Robert Klyvert, 47, pleaded guilty before U.S. Magistrate Judge George Cannon, Jr. to distribution of crack cocaine on January 18, according to U.S. Attorney Gretchen C.F. Shappert.
Yesterday, Nolly King Jr., 36, pleaded guilty to distribution of crack cocaine and Thaddeus Hendricks, 39, each of St. Croix, pleaded guilty to distribution of cocaine before Judge Cannon as well, Shappert said today.
According to plea agreements filed with the court, in September of 2016, the defendant, Robert Klyvert, aka “Family”, told a confidential human source (CHS) that he wanted to begin supplying cocaine to the CHS directly, now that one of Klyvert’s associates was dead.
Through phone calls and text messages over the next few months, Klyvert informed the CHS that he had a kilogram of cocaine in Florida; that Klyvert would contact the CHS once the cocaine arrived in the United States; and that the CHS would need to travel to Florida to receive it.
Klyvert also stated that the cocaine would be “fronted” to the CHS, who would have approximately a week to sell the drugs and pay $25,000 to Klyvert.
In addition, Klyvert advised the CHS that the cocaine was not good for “the nose” (in other words, to snort as powder cocaine) and that it was only suitable for converting into crack cocaine. Klyvert told the CHS that if he sold this kilo quickly, the defendant’s supplier would ship another kilogram to the United States on January 2, 2017, and the CHS could purchase that kilogram as well.
After a series of text messages from Klyvert, the CHS obtained the cocaine from defendant Nolly King at King’s Florida residence. Shortly thereafter, Klyvert texted the CHS advising the CHS that he only needed to pay $22,000 for the cocaine, as the amount of cocaine was approximately four ounces short of a full kilo, so he did not need to pay the $25,000 they had previously agreed upon.
Laboratory tests subsequently confirmed that the substance received by the CHS on December 30, 2016 was cocaine base (also known as “crack” cocaine) and cocaine hydrochloride with a net weight of over 884 grams. February Shortly thereafter on January 15, 2017, defendant Hendricks travelled from St.
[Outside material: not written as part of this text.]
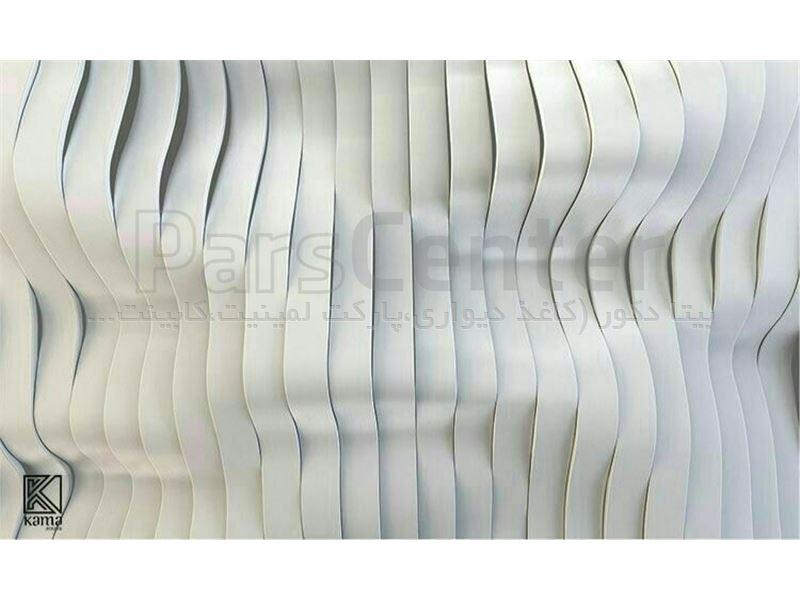 پوستر کاغذ دیواری طرح سه بعدی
Croix to St. Thomas to deliver cocaine for Robert Klyvert aka “Family.”
The CHS picked up Hendricks at the Cyril E. King Airport in St. Thomas and transported him to the Palms Court Hotel.
The CHS gave Hendricks $22,000 in exchange for cocaine that the CHS had previously picked up in Orlando. Hendricks returned to St. Croix, where Klyvert met Hendricks at the Rohlsen Airport.
Laboratory tests subsequently confirmed that the cocaine transported by Hendricks had a net weight of over 971.8 grams.
Klyvert faces a mandatory minimum sentence of 15 years and not more than life, and up to a $10,000,000 fine.
His sentencing date has been set for May 22, 2019. King faces a mandatory minimum of 10 years and not more than life and up to a $10,000,000 fine.
Hendricks faces a mandatory minimum of five (5) years and not more than 40 years and up to a $5,000,000 fine.
Klyvert was convicted of a role in a cocaine conspiracy in 2004, when allegations first surfaced that he was the kingpin of a territorial drug outfit, court documents indicated at the time.
He “was the leader of a drug trafficking organization that operated in St. Croix Virgin Islands and elsewhere,” according to an indictment unsealed on April 27, 2017.
A sentencing date has been set for May 30, 2019 for both King and Hendricks.
The case was investigated by the Federal Bureau of Investigation (FBI) with assistance from the U.S. Drug Enforcement Administration (DEA).
The case is being prosecuted by Assistant U.S. Attorneys Rhonda Williams-Henry and Melissa Ortiz.